__Task to carry out__:
Continue the blog post about renewing an Irish passport from its last sentence onward.

__Exercise passage__:
* * *

Tag Archives: Irish Embassy

Is he a school teacher?

Irish-ism has made it the whole way to Switzerland! I had to re-new my passport recently and as there isn’t a consulate in Basel I had to get in touch with the embassy in Bern. So I dropped them an email and the form arrived in the post with all the necessary bits and pieces.

“Lovely”, said I, as I scanned through the form and ticked off everything I needed to send back. Previous passport, birth cert, the right size photos, the usual stuff. I then got to the back page and they required a witness to sign it. The eligible witnesses were as follows, although I can’t remember all of them:

  1. Doctor
  2. Guard
  3. Lawyer
  4. School Headmaster
  5. Priest
  6. Accountant

So there was a good choice but I didn’t have any. My doctor here doesn’t know me from Adam, likewise for the police. I don’t have a lawyer or accountant and my school headmaster hasn’t seen me in eleven years. I haven’t been to church here so I didn’t feel like going in and asking the local padre for an autograph. So the logical choice for my witness was my boss. As he wasn’t technically on the list and I had left the renewal to the last minute, I couldn’t risk anything going wrong. So I gave the embassy a call. Here’s how the conversation went:

Me: Ah, hello, I’ve got a quick question regarding the witness eligibility on the passport renewal form.

* * *

__Data supplied__:
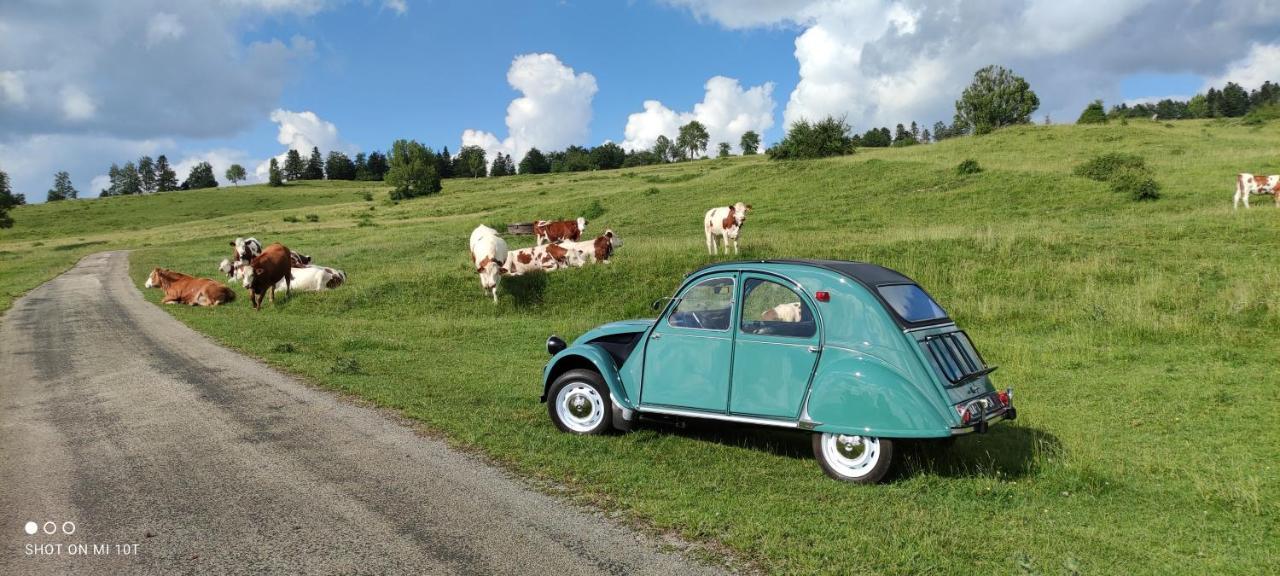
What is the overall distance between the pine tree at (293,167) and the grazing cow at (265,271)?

* * *

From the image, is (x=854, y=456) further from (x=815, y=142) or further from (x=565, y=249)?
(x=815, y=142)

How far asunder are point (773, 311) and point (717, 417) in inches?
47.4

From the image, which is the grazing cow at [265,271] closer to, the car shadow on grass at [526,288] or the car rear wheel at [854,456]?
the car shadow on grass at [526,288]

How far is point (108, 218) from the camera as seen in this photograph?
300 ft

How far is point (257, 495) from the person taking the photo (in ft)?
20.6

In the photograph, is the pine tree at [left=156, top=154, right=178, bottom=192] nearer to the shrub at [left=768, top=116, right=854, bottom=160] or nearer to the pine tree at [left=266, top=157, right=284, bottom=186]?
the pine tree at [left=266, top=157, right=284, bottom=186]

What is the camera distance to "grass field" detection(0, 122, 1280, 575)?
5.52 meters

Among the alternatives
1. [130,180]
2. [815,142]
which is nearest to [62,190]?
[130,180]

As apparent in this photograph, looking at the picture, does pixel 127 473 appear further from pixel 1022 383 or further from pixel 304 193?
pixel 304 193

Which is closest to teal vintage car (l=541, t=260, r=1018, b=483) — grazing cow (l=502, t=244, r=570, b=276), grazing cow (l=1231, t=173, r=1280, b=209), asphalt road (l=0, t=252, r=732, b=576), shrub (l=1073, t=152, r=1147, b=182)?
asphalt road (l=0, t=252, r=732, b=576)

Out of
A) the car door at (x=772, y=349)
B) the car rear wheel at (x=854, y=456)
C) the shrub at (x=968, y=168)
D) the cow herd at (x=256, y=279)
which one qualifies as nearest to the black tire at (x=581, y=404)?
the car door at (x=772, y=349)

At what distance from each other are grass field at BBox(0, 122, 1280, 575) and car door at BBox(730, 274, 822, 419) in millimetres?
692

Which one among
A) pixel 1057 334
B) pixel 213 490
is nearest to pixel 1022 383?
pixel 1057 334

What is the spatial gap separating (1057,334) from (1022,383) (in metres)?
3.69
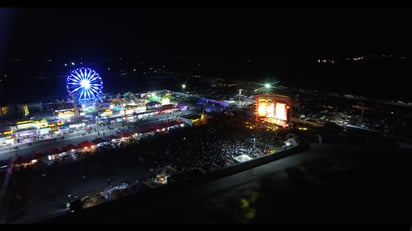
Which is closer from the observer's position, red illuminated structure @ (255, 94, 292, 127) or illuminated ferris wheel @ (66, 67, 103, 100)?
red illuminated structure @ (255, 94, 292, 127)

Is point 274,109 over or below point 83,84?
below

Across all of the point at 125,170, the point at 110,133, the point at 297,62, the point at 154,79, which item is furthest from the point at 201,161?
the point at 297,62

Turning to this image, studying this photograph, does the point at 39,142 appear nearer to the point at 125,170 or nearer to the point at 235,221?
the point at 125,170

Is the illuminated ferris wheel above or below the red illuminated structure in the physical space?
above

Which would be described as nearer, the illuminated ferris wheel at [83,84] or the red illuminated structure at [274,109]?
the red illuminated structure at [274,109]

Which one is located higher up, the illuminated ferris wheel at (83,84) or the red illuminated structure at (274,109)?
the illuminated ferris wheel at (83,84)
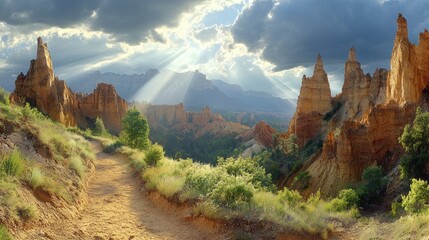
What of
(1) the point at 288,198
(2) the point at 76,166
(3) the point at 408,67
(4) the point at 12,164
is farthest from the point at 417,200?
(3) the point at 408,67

* * *

__Response for this exercise__:
Embassy: Sure, what do you need to know?

Me: Well, I was wondering if my boss would fit the bill. He’s a professor of Biochemistry at the University of Basel.

Embassy: Is he a doctor?

Me: He has a doctorate alright but he isn’t technically a medical doctor.

Embassy: Ah, well he won’t do then.

Me: Could I put him under School Headmaster? He could technically be one!

Embassy: No, sorry, it’ll have to be someone on the list.

Me: He holds a professorship and a doctorate in biochemistry and has worked all round the world. He has had his own lab for twenty years, has published in plenty of peer-reviewed scientific journals, has also edited a number of those in his time, he’s married with two kids, plays the French horn and is an all round nice guy. Honest as well. Are you sure he won’t do?

Embassy: Nope, he’d have to be a medical doctor. Do you have a priest? Or a lawyer?

Me: Neither, but you’d take a school headmaster over my boss? Or an accountant? I’m going to have to think about it. Thanks for the help.

Embassy: No problem, bye.

So I went and got the boss to sign it and sent it off. They didn’t bat an eyelid. I should give up being honest and just get on with it.